Sr. Ramiro, sentia-se consumido só de pensar que iam cortar aquela árvore. Como se estar doente fosse uma maldição incapaz de ser acolhida. Sr. Ramiro aprendeu a arte da contemplação com aquele pessegueiro.

O pessegueiro cresceu ao sabor do vento que desafiava a sua orientação a sul. Diziam que era uma árvore especial. A primeira vez que deu pêssegos, juntou toda a gente da aldeia, assomados nos seus pequenos barquinhos ao redor da ilha. Conta a lenda que ninguém colheu um pêssego que fosse, que se detiveram perante tamanha beleza. Cada pêssego tinham um tom que fazia lembrar um pôr-do-sol que maturou a árvore.

E agora? Agora iam tirá-lo dali à força, como se fazem às crias de gato. Como se a vida não pertencesse a quem a vive.

Sr. Ramiro sabia de histórias de pessoas que se amarravam a árvores, mas a sua idade já não lhe dava forças para o fazer. As suas mãos já eram trémulas e a sua voz já quase não se ouvia.

Nos dias seguintes, adormeceu de cansaço, vasculhando os rascunhos mentais à procura de soluções.

Foi então que se lembrou de Rui, o tal rapaz fininho que andava sempre com tretas na algibeira, que tinha a força para atravessar um rio e se atrevia em lados lunares.

Se ao menos o Sr. Ramiro tivesse o pombo do pátio das cantigas, que fizesse tal recado chegar ao Porto…

Apesar do seu passo curto, Sr. Ramiro sabia um caminho de olhos fechados, e se saísse de madrugada, chegaria à hora certa da emissão da rádio local.

O manto de nevoeiro serviu-lhe de agasalho e o luar guiou-lhe os pés. Entrou confiante, redação adentro.

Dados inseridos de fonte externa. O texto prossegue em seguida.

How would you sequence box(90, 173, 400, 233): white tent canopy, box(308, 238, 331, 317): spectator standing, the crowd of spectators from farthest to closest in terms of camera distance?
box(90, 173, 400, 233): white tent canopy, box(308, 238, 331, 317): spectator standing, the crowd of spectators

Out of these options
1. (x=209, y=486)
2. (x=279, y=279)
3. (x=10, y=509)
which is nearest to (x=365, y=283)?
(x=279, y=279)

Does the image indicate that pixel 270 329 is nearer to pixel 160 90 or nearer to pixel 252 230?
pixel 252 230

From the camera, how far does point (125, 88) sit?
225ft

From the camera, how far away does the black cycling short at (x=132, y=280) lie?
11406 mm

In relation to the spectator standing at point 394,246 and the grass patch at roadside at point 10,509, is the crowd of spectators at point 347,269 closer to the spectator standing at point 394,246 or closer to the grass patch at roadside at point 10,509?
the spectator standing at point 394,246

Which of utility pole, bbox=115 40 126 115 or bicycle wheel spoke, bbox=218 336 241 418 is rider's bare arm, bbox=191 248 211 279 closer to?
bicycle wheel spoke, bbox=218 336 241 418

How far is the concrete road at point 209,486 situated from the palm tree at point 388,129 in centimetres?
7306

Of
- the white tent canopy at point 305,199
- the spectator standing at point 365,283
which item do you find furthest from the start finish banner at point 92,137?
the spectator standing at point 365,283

– Tenho um recado. Deixem-me falar na emissão. – disse com a voz embargada.

– Sr. Ramiro, não pode entrar aqui. Sabe a estima que lhe temos, mas hoje não pode falar.

– André, quem é que ajudou o teu avô a fundar esta rádio?

– Foi o Sr.

– Alguma vez te pedi o que quer que fosse?

– Não, Sr. Ramiro.

– Honra-lhe a memória, meu rapaz. A rádio é para servir as suas pessoas.

André assentiu e daí a uns minutos, fez sinal a Sr. Ramiro para entrar e se sentar em frente ao microfone.

Sr. Ramiro pigarreou, para que fosse o mais claro possível.

“Bom dia ouvintes, vou ser breve. Daqui fala Ramiro, o vizinho de Odemira. O pessegueiro precisa de um fim digno. Avisem o Rui, que lhe querem matar a canção!!”

As notícias correram depressa e não tardou até que se fizessem manchetes a anunciar que iam destruir um símbolo nacional!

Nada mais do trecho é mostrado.